We all know how impressive—and expensive—it is to buy a house, period. (Sigh.) But it’s really something to buy a house that’s smack dab on the beach, in the mountains, or even deep in the forest like those in Twilight or Ex Machina. (Obviously, one might prefer their home without vampire drama or vengeful AI. Boring, but fair!)
But a lake house? A lake house is a true flex. It’ll net you the best of many worlds, with the potential to command the views of the beach, the laid-back seclusion of the woods, and the immensity of the mountains. On some shores, you may even spot a few celebrities keeping things low key: after all, Wisconsin is the last place most people would expect to make friends with multi-millionaires.
Rife with cerulean waters, top-tier resorts, and nature escapes, these are the world’s most beautiful lake towns. Just don’t forget to invite us to your housewarming party should you decide to move in.

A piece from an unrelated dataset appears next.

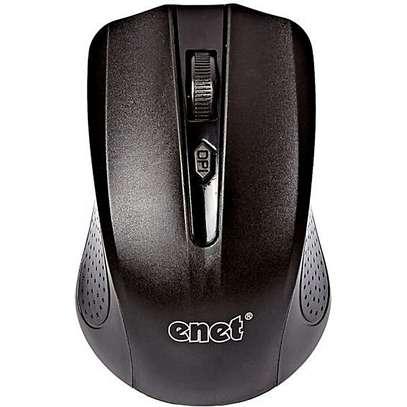 Enet wreless mice at throw away price image 2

As far as sheer beauty goes, it should come as no surprise that Switzerland—a nation whose landscape seemingly alternates exclusively between Sound of Music-style hills, ski-ready mountains, and medieval lakeside villages—makes the list, nor that the country has managed to attract the A-listers to end all A-listers over the years: Michael Jackson, Tina Turner, David Bowie, and more have all called a slice of Switzerland home. This little lake town in the Italian-speaking part of Switzerland, though, is a particularly popular spot for European pro athletes looking to buy summer homes.
Despite the high bar set by other entries on this list, Bacalar in Quintana Roo is a true standout. That’s primarily because it looks less like any other “lake” we’ve seen and more like a miniature Caribbean Sea, complete with snow-white sand and crystalline waters so varied in shades of blue-green, the body is often called the Lagoon of Seven Colors. What’s more, you can rent those very same overwater villas they have in the Maldives without traveling 18+ hours into the middle of the ocean.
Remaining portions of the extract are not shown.